_READING PASSAGE_.
But let me set aside my inane reverie for a moment to say this passionate, long-winded and probably-offensive-to-someone thing: KIMCHI IS KOREAN FOOD. It is not “a probiotic.” It is not, as a person I don’t speak to anymore told me, paleo. I am not embracing the paleo lifestyle by eating kimchi. I am eating the food of my Korean ancestors.

In case I haven’t made my feelings clear: KIMCHI IS FOOD, AND IT IS KOREAN.

Also, if you brine a vegetable and then put some spice on it, that does not make it kimchi. Don’t call it kimchi. Kimchi is a very specific type of traditional Korean food. I’ve seen some of the stuff that’s hawked as kimchi in stores these days. One day a (not Korean) lady at Whole Foods offered me a kimchi sample. I don’t know what the f— it was, but it wasn’t kimchi. It was some weird-looking minced vegetable with with an all-wrong orange hue. I was appalled. Before I could stop myself, I made an “ew” face with my tongue hanging out and got the shivers and said something like, “that doesn’t look like any kimchi I know.” (see above re: impulse control and social cues.) The lady looked at me like something was wrong with me. The nerve. They shouldn’t have called it kimchi. It’s false labeling. Call it what it is, something like… “A pickled food inspired by kimchi that we are marketing to peeps interested in the paleo thingy.” Or better yet, “a poor imitation of kimchi.” Calling that shit kimchi is like mashing up a head of cauliflower and calling it “mashed potatoes” or “rice.” It’s not. You’re not fooling anyone.

This is what real cabbage kimchi looks like.

_DATA SUPPLIED_.
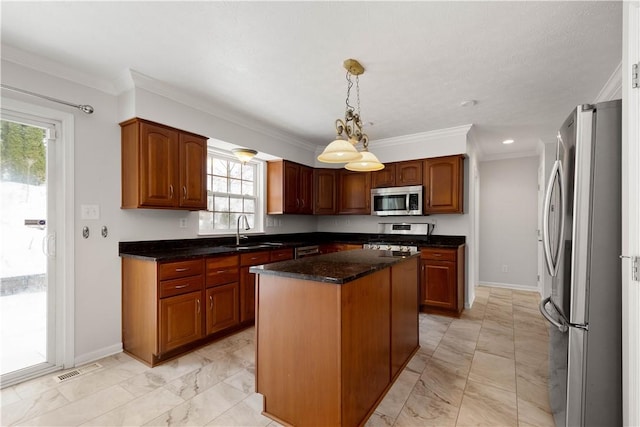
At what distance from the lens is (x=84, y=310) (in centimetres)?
253

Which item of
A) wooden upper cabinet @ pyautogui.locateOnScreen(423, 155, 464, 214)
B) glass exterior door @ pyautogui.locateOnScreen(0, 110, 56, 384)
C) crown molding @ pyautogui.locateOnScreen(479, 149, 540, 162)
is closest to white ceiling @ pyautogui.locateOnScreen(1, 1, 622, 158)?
glass exterior door @ pyautogui.locateOnScreen(0, 110, 56, 384)

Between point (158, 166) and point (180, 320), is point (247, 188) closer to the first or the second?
point (158, 166)

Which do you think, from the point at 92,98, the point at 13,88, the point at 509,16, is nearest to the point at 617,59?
the point at 509,16

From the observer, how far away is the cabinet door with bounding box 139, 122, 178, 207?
2.67m

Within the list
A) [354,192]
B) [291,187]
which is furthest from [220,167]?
[354,192]

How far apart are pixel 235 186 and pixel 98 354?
7.88 feet

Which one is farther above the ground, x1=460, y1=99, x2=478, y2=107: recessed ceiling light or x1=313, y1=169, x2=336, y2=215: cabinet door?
x1=460, y1=99, x2=478, y2=107: recessed ceiling light

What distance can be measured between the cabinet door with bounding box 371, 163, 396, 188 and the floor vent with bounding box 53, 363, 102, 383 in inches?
158

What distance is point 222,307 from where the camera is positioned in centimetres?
299

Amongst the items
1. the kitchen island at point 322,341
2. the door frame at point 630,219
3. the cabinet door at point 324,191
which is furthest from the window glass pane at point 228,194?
the door frame at point 630,219

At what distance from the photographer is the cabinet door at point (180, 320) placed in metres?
2.49

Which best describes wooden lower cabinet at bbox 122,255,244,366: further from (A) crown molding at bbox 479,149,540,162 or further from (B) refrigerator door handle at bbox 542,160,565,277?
(A) crown molding at bbox 479,149,540,162

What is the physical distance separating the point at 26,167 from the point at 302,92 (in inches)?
95.0

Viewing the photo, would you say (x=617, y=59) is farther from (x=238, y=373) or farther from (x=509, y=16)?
(x=238, y=373)
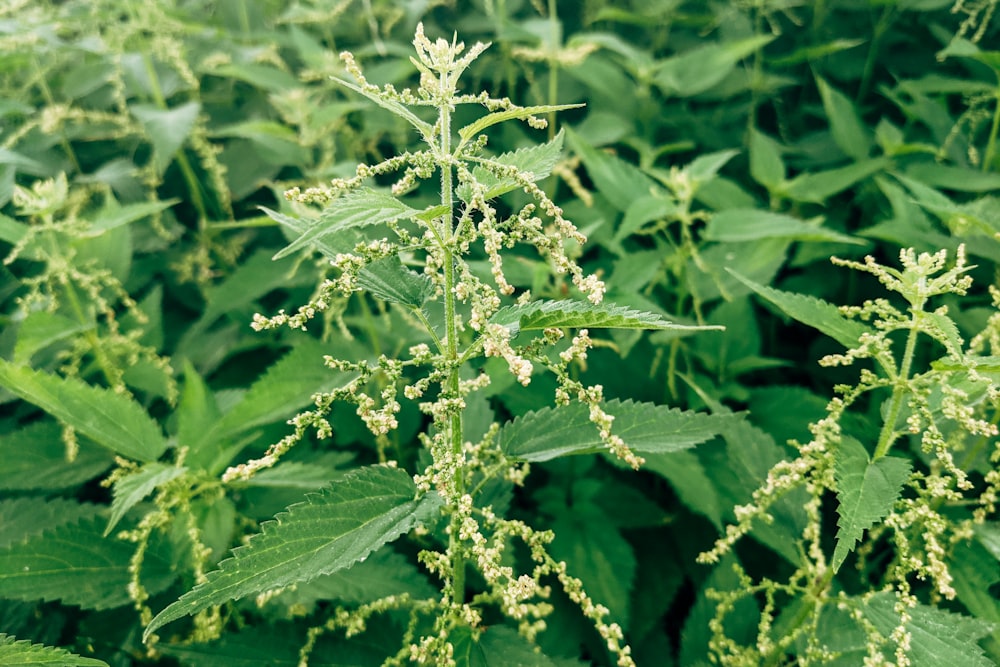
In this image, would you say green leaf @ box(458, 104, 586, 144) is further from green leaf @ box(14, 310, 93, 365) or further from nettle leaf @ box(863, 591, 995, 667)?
green leaf @ box(14, 310, 93, 365)

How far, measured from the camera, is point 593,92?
3809 mm

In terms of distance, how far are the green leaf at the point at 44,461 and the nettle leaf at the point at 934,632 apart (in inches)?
98.5

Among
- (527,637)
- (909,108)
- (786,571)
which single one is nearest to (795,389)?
(786,571)

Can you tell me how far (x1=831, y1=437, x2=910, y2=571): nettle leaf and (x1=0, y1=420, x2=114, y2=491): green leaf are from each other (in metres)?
2.35

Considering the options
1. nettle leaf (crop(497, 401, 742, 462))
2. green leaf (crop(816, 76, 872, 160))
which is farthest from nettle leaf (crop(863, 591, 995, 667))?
green leaf (crop(816, 76, 872, 160))

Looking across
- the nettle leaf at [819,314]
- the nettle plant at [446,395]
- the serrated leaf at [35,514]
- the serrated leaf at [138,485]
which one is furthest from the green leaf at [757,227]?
the serrated leaf at [35,514]

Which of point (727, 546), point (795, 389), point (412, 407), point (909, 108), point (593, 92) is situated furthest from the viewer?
point (593, 92)

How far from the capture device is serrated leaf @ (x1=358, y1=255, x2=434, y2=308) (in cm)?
152

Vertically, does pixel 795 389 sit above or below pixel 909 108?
below

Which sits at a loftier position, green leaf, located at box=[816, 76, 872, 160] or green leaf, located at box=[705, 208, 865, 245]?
green leaf, located at box=[816, 76, 872, 160]

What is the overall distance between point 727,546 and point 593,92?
9.33 ft

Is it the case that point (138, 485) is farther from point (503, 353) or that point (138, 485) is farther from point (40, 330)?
point (503, 353)

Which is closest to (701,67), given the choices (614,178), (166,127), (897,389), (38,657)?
(614,178)

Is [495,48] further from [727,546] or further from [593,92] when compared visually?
[727,546]
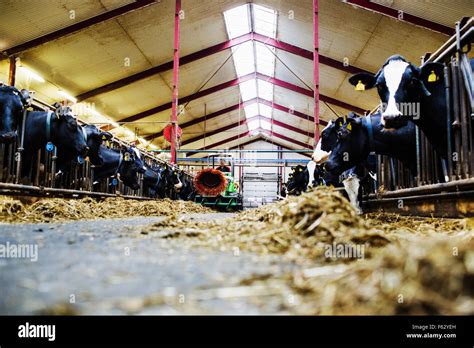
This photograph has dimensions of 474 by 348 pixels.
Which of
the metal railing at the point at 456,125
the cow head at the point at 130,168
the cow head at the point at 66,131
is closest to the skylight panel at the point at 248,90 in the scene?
the cow head at the point at 130,168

_PROBLEM_. Please write what comes next in the piece about kimchi, picking up right after its last sentence, "This is what real cabbage kimchi looks like."

_RESPONSE FOR THIS EXERCISE_.
IMG_8333

7 pounds of kimchi in one enormous, beautiful glass jar. I’ve got two of them in my fridge right now, because I just made a run down to Chicago to stock up. And yes, if you’re reading the label carefully, there’s a little bit of MSG in it. That’s just how H Mart’s kimchi rolls, and the kimchi is soooo gooood that I just let that MSG go. I’ve been too lazy and embarrassed to make my own kimchi for the last couple months, because it hasn’t been turning out so good.

Oh shit shit shit. It’s the MSG, isn’t it. I mean both things you might imagine: it’s the absence of MSG in my homemade kimchi that’s making it bad, and also it’s the presence of MSG in my diet, via the KIMCHI-THAT-IS-NOT-PALEO-FOOD, that’s weakening my immunities.

If my own ethnic food is poisoning me, there’s no hope.

I’ll go take a nap and see if that helps me feel better. Maybe I don’t have to blame any particular thing for this season’s sicknesses. Maybe it’s just life, and I can be thankful that I’m alive enough to get sick and be grumpy about it.